Des groupes de résistance et de veille ont même été créés pour venir en aide aux malheureux automobilistes, immobilisés par le sabot. Une pétition a même été lancée pour demander à la Commune de Tanger de revoir le cahier des charges de la gestion de ce service. Elle devait être appuyée par une manifestation prévue jeudi dernier, mais les autorités craignant tout débordement ont tout simplement refusé d’accorder leur autorisation.

En plus de la Mairie, les usagers visent la société en charge de la gestion des horodateurs, la Somagec Parkings. Cette dernière, à la suite de la signature d’un contrat de gestion déléguée s’est vue attribuer la construction de parkings souterrains à Tanger et l’exploitation des horodateurs dans les environs de ces parkings.

L’objectif est d’encourager les usagers à utiliser les parkings au lieu d’encombrer les rues. Premier grief, le prix. A 3,50 DH l’heure, de 9 heures à minuit en été, les tarifs sont jugés excessifs, d’autant plus que les machines ne rendent pas la monnaie. Pour Mehdi Bouhriz, directeur de la Somagec Parkings, ce dernier point est commun à tous les services de ce genre, même dans d’autres pays comme l’Espagne où les horodateurs ne rendent pas la monnaie, c’est à l’usager de «se débrouiller».

Par contre il se montre plus sensible à l’aspect en affirmant qu’il y a matière à discuter. «Je suis conscient qu’il y a des aspects à améliorer parmi lesquels le prix qu’une renégociation du contrat avec un rallongement de la durée pourrait tirer vers le bas» affirme le responsable de la société.

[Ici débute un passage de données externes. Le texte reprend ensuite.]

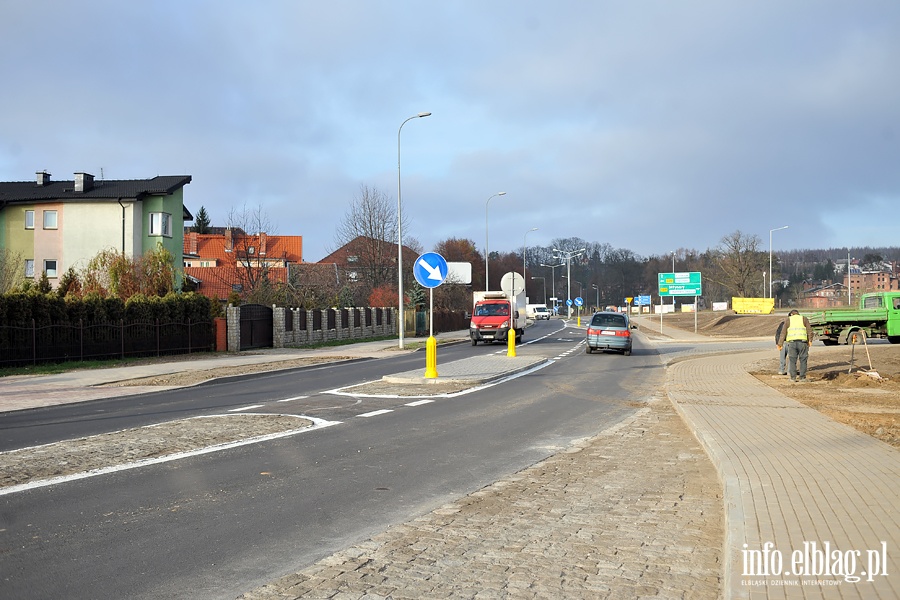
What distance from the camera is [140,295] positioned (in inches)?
1093

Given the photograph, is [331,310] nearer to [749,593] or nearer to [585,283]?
[749,593]

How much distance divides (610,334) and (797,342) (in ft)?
37.3

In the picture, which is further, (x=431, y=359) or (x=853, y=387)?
(x=431, y=359)

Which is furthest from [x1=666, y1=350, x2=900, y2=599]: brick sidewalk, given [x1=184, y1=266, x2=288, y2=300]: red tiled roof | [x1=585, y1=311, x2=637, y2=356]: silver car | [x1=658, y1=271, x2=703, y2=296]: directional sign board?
[x1=658, y1=271, x2=703, y2=296]: directional sign board

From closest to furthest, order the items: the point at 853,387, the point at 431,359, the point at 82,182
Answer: the point at 853,387 < the point at 431,359 < the point at 82,182

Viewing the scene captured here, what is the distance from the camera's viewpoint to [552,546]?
17.9ft

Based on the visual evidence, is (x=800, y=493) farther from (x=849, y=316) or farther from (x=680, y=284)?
(x=680, y=284)

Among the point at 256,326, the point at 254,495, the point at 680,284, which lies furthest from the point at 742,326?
the point at 254,495

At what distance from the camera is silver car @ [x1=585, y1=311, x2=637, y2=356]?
28.9 m

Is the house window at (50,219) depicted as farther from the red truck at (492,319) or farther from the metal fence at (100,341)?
the red truck at (492,319)

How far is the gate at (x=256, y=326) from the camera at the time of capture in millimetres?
33000

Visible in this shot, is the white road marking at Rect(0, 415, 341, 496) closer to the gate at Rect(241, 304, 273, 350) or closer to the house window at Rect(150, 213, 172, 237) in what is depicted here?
the gate at Rect(241, 304, 273, 350)

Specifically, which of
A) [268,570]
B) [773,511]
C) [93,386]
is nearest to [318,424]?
[268,570]

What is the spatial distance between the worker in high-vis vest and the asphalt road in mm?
6243
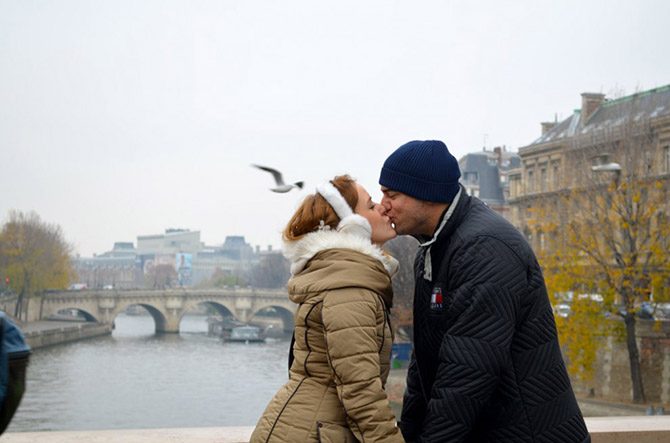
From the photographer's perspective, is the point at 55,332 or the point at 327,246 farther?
the point at 55,332

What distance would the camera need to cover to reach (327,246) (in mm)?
2674

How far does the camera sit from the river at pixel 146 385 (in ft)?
85.9

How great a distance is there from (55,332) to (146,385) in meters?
14.3

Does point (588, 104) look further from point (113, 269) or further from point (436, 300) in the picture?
point (113, 269)

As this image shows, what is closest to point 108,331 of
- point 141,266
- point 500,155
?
point 500,155

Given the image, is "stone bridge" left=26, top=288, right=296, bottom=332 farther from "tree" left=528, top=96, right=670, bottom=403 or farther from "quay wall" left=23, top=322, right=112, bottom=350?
"tree" left=528, top=96, right=670, bottom=403

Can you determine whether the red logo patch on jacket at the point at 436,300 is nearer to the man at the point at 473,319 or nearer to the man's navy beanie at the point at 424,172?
the man at the point at 473,319

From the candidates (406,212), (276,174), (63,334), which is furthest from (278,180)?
(63,334)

D’autant plus que des solutions alternatives existent, selon Bouhriz comme l’abonnement mensuel à seulement 200 DH qui permet de stationner partout en zone horodateur sans limite de temps.

L’autre grief est le sabot. Pour les usagers, cette immobilisation forcée du véhicule est illégale, plusieurs jugements ont d’ailleurs versé dans ce sens. En avril 2015, la cour d’appel administrative de Rabat avait confirmé le jugement en première instance à l’encontre de la société gestionnaire des horodateurs et démontré l’illégalité de l’immobilisation des véhicules à l’aide d’un sabot.

En outre, les anti-sabots reprochent à la Somagec Parkings l’irrégularité des procès-verbaux d’immobilisation, une attribution exclusive des agents de la Commune qu’elle ne peut déléguer. Pour Bouhriz, les PV sont établis par des employés de la Commune. Actuellement, ils sont 5, mais il est prévu d’en tripler le nombre.

A noter que le projet de parkings avait été lancé en 2014 par la Mairie de Tanger. Après plusieurs appels d’offres infructueux, il a été attribué à la Somagec Parkings. L’investissement est de 600 millions de DH pour la construction de près de 3000 places de stationnement réparties sur plusieurs parkings souterrains à la corniche et au centre-ville dont 420 millions de DH en fonds propres et un retour sur investissement sur 30 ans.

Tanger Park, un exemple malheureux

Tanger n’en est pas à son premier essai avec la gestion du stationnement et des horodateurs. L’expérience démarre en 2001 avec Tanger Park. Mais en 2010, la Mairie résilie le contrat qui la liait avec la société. Le motif n’était autre que le retard dans le paiement des redevances aux caisses de la mairie, l’activité n’étant pas réputée économiquement viable.
Malgré tout, ce système avait permis de maintenir et de contenir la pression du stationnement au centre-ville et dans quelques artères périphériques surtout commerciales. Or avec l’augmentation de la population de la ville, le besoin devenait urgent de se doter d’une  nouvelle politique de gestion en ce sens, permise par les nouveaux parkings souterrains.